- [ACTION ITEM]
Quote the whole listing word for word, please.

- [MATERIAL FOR THE TASK]
++++++++

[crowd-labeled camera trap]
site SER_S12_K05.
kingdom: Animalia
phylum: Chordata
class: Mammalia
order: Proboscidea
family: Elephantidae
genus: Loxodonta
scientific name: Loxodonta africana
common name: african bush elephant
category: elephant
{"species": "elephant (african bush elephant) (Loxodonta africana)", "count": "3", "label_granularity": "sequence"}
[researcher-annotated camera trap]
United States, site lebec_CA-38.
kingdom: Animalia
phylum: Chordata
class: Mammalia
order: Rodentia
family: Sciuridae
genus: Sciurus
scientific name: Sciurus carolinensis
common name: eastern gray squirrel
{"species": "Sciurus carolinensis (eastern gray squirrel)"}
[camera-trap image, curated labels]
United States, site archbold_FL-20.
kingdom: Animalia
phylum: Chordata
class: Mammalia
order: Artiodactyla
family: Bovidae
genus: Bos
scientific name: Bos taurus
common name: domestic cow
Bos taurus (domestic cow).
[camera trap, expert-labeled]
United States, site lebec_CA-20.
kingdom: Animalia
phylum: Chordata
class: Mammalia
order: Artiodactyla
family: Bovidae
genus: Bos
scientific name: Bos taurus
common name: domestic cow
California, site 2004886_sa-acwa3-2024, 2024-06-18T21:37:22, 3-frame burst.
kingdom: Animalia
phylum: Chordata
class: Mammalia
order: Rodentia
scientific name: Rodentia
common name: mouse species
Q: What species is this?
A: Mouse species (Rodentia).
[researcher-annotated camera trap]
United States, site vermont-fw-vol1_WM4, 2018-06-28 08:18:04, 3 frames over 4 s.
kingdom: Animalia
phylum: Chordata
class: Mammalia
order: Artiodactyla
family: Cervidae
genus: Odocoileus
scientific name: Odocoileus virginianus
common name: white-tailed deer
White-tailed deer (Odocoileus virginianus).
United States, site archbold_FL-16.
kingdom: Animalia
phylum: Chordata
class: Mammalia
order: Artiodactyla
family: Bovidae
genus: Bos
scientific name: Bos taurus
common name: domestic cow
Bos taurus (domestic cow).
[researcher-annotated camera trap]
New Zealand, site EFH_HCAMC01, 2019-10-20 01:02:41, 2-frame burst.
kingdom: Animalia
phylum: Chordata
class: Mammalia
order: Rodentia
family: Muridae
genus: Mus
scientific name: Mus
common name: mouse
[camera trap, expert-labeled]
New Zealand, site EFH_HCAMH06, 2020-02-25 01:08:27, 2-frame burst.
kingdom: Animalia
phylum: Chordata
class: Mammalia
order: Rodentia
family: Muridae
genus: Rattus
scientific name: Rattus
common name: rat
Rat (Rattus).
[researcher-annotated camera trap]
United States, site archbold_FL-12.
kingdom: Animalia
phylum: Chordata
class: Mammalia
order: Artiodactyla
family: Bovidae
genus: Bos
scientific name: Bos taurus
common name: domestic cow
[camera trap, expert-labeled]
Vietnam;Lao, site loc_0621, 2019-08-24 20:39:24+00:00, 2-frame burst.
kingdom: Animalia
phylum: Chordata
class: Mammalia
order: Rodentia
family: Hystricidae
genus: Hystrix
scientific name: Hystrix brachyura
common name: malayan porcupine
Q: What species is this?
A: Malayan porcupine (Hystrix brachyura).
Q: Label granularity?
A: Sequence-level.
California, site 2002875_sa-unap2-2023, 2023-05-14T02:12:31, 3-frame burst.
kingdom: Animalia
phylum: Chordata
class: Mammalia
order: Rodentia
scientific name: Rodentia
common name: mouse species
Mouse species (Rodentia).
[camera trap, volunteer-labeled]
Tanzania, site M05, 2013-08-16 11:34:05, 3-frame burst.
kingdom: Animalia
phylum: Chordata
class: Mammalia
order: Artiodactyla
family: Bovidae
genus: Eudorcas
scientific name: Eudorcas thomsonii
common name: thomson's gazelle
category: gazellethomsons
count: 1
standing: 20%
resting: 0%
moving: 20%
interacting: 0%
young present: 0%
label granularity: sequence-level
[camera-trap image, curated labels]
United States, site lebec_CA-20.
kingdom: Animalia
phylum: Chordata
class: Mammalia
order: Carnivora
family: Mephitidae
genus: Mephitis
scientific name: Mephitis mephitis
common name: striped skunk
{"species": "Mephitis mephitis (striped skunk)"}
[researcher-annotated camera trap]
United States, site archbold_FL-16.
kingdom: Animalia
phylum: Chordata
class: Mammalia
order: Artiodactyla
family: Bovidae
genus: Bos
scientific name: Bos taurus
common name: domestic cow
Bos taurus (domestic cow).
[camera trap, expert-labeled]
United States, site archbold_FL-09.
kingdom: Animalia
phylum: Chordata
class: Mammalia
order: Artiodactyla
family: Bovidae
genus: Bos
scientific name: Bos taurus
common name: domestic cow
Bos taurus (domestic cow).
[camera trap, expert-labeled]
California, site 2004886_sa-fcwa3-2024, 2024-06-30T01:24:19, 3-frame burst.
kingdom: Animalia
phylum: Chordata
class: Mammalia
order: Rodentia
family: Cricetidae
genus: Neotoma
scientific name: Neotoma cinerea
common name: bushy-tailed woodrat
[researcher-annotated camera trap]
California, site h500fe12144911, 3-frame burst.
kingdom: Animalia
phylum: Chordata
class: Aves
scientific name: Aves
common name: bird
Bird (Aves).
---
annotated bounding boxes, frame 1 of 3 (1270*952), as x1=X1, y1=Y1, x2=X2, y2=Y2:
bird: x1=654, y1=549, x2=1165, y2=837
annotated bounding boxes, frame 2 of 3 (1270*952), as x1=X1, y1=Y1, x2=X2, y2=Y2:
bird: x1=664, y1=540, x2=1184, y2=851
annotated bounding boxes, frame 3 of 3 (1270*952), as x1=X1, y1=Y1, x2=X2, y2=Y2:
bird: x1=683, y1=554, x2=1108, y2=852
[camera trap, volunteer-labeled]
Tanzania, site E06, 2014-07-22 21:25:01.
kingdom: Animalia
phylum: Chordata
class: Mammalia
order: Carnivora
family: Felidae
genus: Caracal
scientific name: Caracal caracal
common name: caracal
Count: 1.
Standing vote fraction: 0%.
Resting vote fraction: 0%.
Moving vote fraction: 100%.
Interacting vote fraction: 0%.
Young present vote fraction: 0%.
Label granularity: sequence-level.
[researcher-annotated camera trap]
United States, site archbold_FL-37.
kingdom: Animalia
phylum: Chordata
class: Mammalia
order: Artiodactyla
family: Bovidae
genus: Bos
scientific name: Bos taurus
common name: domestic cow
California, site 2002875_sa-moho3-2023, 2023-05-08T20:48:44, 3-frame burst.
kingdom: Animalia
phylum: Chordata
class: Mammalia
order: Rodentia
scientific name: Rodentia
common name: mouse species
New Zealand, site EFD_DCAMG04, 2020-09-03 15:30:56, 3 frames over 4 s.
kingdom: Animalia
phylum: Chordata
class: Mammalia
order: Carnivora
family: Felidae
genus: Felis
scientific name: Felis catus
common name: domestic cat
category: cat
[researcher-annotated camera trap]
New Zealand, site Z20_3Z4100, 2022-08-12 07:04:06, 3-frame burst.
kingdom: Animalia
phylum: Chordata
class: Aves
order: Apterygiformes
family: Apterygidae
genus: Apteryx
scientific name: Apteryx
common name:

++++++++

- [RESPONSE TO THE EXERCISE]
[crowd-labeled camera trap]
site SER_S12_K05.
kingdom: Animalia
phylum: Chordata
class: Mammalia
order: Proboscidea
family: Elephantidae
genus: Loxodonta
scientific name: Loxodonta africana
common name: african bush elephant
category: elephant
{"species": "elephant (african bush elephant) (Loxodonta africana)", "count": "3", "label_granularity": "sequence"}
[researcher-annotated camera trap]
United States, site lebec_CA-38.
kingdom: Animalia
phylum: Chordata
class: Mammalia
order: Rodentia
family: Sciuridae
genus: Sciurus
scientific name: Sciurus carolinensis
common name: eastern gray squirrel
{"species": "Sciurus carolinensis (eastern gray squirrel)"}
[camera-trap image, curated labels]
United States, site archbold_FL-20.
kingdom: Animalia
phylum: Chordata
class: Mammalia
order: Artiodactyla
family: Bovidae
genus: Bos
scientific name: Bos taurus
common name: domestic cow
Bos taurus (domestic cow).
[camera trap, expert-labeled]
United States, site lebec_CA-20.
kingdom: Animalia
phylum: Chordata
class: Mammalia
order: Artiodactyla
family: Bovidae
genus: Bos
scientific name: Bos taurus
common name: domestic cow
California, site 2004886_sa-acwa3-2024, 2024-06-18T21:37:22, 3-frame burst.
kingdom: Animalia
phylum: Chordata
class: Mammalia
order: Rodentia
scientific name: Rodentia
common name: mouse species
Q: What species is this?
A: Mouse species (Rodentia).
[researcher-annotated camera trap]
United States, site vermont-fw-vol1_WM4, 2018-06-28 08:18:04, 3 frames over 4 s.
kingdom: Animalia
phylum: Chordata
class: Mammalia
order: Artiodactyla
family: Cervidae
genus: Odocoileus
scientific name: Odocoileus virginianus
common name: white-tailed deer
White-tailed deer (Odocoileus virginianus).
United States, site archbold_FL-16.
kingdom: Animalia
phylum: Chordata
class: Mammalia
order: Artiodactyla
family: Bovidae
genus: Bos
scientific name: Bos taurus
common name: domestic cow
Bos taurus (domestic cow).
[researcher-annotated camera trap]
New Zealand, site EFH_HCAMC01, 2019-10-20 01:02:41, 2-frame burst.
kingdom: Animalia
phylum: Chordata
class: Mammalia
order: Rodentia
family: Muridae
genus: Mus
scientific name: Mus
common name: mouse
[camera trap, expert-labeled]
New Zealand, site EFH_HCAMH06, 2020-02-25 01:08:27, 2-frame burst.
kingdom: Animalia
phylum: Chordata
class: Mammalia
order: Rodentia
family: Muridae
genus: Rattus
scientific name: Rattus
common name: rat
Rat (Rattus).
[researcher-annotated camera trap]
United States, site archbold_FL-12.
kingdom: Animalia
phylum: Chordata
class: Mammalia
order: Artiodactyla
family: Bovidae
genus: Bos
scientific name: Bos taurus
common name: domestic cow
[camera trap, expert-labeled]
Vietnam;Lao, site loc_0621, 2019-08-24 20:39:24+00:00, 2-frame burst.
kingdom: Animalia
phylum: Chordata
class: Mammalia
order: Rodentia
family: Hystricidae
genus: Hystrix
scientific name: Hystrix brachyura
common name: malayan porcupine
Q: What species is this?
A: Malayan porcupine (Hystrix brachyura).
Q: Label granularity?
A: Sequence-level.
California, site 2002875_sa-unap2-2023, 2023-05-14T02:12:31, 3-frame burst.
kingdom: Animalia
phylum: Chordata
class: Mammalia
order: Rodentia
scientific name: Rodentia
common name: mouse species
Mouse species (Rodentia).
[camera trap, volunteer-labeled]
Tanzania, site M05, 2013-08-16 11:34:05, 3-frame burst.
kingdom: Animalia
phylum: Chordata
class: Mammalia
order: Artiodactyla
family: Bovidae
genus: Eudorcas
scientific name: Eudorcas thomsonii
common name: thomson's gazelle
category: gazellethomsons
count: 1
standing: 20%
resting: 0%
moving: 20%
interacting: 0%
young present: 0%
label granularity: sequence-level
[camera-trap image, curated labels]
United States, site lebec_CA-20.
kingdom: Animalia
phylum: Chordata
class: Mammalia
order: Carnivora
family: Mephitidae
genus: Mephitis
scientific name: Mephitis mephitis
common name: striped skunk
{"species": "Mephitis mephitis (striped skunk)"}
[researcher-annotated camera trap]
United States, site archbold_FL-16.
kingdom: Animalia
phylum: Chordata
class: Mammalia
order: Artiodactyla
family: Bovidae
genus: Bos
scientific name: Bos taurus
common name: domestic cow
Bos taurus (domestic cow).
[camera trap, expert-labeled]
United States, site archbold_FL-09.
kingdom: Animalia
phylum: Chordata
class: Mammalia
order: Artiodactyla
family: Bovidae
genus: Bos
scientific name: Bos taurus
common name: domestic cow
Bos taurus (domestic cow).
[camera trap, expert-labeled]
California, site 2004886_sa-fcwa3-2024, 2024-06-30T01:24:19, 3-frame burst.
kingdom: Animalia
phylum: Chordata
class: Mammalia
order: Rodentia
family: Cricetidae
genus: Neotoma
scientific name: Neotoma cinerea
common name: bushy-tailed woodrat
[researcher-annotated camera trap]
California, site h500fe12144911, 3-frame burst.
kingdom: Animalia
phylum: Chordata
class: Aves
scientific name: Aves
common name: bird
Bird (Aves).
---
annotated bounding boxes, frame 1 of 3 (1270*952), as x1=X1, y1=Y1, x2=X2, y2=Y2:
bird: x1=654, y1=549, x2=1165, y2=837
annotated bounding boxes, frame 2 of 3 (1270*952), as x1=X1, y1=Y1, x2=X2, y2=Y2:
bird: x1=664, y1=540, x2=1184, y2=851
annotated bounding boxes, frame 3 of 3 (1270*952), as x1=X1, y1=Y1, x2=X2, y2=Y2:
bird: x1=683, y1=554, x2=1108, y2=852
[camera trap, volunteer-labeled]
Tanzania, site E06, 2014-07-22 21:25:01.
kingdom: Animalia
phylum: Chordata
class: Mammalia
order: Carnivora
family: Felidae
genus: Caracal
scientific name: Caracal caracal
common name: caracal
Count: 1.
Standing vote fraction: 0%.
Resting vote fraction: 0%.
Moving vote fraction: 100%.
Interacting vote fraction: 0%.
Young present vote fraction: 0%.
Label granularity: sequence-level.
[researcher-annotated camera trap]
United States, site archbold_FL-37.
kingdom: Animalia
phylum: Chordata
class: Mammalia
order: Artiodactyla
family: Bovidae
genus: Bos
scientific name: Bos taurus
common name: domestic cow
California, site 2002875_sa-moho3-2023, 2023-05-08T20:48:44, 3-frame burst.
kingdom: Animalia
phylum: Chordata
class: Mammalia
order: Rodentia
scientific name: Rodentia
common name: mouse species
New Zealand, site EFD_DCAMG04, 2020-09-03 15:30:56, 3 frames over 4 s.
kingdom: Animalia
phylum: Chordata
class: Mammalia
order: Carnivora
family: Felidae
genus: Felis
scientific name: Felis catus
common name: domestic cat
category: cat
[researcher-annotated camera trap]
New Zealand, site Z20_3Z4100, 2022-08-12 07:04:06, 3-frame burst.
kingdom: Animalia
phylum: Chordata
class: Aves
order: Apterygiformes
family: Apterygidae
genus: Apteryx
scientific name: Apteryx
common name:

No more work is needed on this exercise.